**YOUR INSTRUCTIONS**
Answer from the curcumin abstract below:
(a) Which natural ingredient does the abstract call promising?
(b) Which three bacteria does it name as ones in which that ingredient is known to be effective?
(c) In what kind of strains was the interaction with meropenem tested?

Curcumin-meropenem synergy in carbapenem resistant Klebsiella pneumoniae curcumin-meropenem synergy
,
Abstract
Background and Objectives: The frequency of multiple resistant bacterial infections, including carbapenems, is increasing worldwide. As the decrease in treatment options causes difficulties in treatment, interest in new antimicrobials is increasing. One of the promising natural ingredients is curcumin. It is known to be effective in bacteria such as Pseudomonas aeruginosa, Escherichia coli, Burkholderia pseudomallei through efflux pump inhibition, toxin inhibition and enzymes. However, because its bioavailability is poor, it seffectiveness occurs in combination with antibiotics. In the study, the interaction of meropenem and curcumin in carbapenemase producing strains of Klebsiella pneumoniae was tested.

**INFORMATION PROVIDED**
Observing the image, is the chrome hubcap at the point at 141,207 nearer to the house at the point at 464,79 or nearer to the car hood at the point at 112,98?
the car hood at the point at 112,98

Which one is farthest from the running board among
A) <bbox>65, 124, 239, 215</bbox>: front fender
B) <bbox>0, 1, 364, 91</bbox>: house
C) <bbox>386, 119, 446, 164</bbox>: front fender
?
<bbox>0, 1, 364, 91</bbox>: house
* * *
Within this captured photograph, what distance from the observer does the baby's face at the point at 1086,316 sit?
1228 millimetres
==
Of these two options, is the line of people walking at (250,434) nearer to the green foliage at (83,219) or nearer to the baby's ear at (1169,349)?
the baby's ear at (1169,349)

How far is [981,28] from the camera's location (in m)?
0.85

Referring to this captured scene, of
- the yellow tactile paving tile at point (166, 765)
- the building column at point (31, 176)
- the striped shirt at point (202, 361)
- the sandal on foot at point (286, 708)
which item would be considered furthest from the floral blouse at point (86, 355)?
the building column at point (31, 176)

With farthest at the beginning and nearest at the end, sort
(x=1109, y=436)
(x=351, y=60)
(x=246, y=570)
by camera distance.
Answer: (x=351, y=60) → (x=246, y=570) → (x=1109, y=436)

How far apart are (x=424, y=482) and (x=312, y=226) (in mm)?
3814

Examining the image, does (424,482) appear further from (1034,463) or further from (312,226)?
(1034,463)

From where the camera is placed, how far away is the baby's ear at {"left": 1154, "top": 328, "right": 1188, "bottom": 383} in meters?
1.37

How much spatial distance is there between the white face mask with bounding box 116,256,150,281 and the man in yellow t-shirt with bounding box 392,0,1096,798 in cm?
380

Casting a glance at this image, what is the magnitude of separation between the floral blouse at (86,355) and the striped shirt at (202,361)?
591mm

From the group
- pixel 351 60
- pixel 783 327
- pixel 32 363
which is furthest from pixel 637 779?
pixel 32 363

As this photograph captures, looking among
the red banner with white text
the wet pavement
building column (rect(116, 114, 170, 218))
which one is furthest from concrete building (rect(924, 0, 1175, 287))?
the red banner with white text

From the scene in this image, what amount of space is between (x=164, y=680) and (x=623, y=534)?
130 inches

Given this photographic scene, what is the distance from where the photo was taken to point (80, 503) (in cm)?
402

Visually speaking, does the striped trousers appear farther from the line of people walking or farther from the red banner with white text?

**TASK RESPONSE**
(a) Curcumin.
(b) Pseudomonas aeruginosa, Escherichia coli and Burkholderia pseudomallei.
(c) Carbapenemase-producing strains of Klebsiella pneumoniae.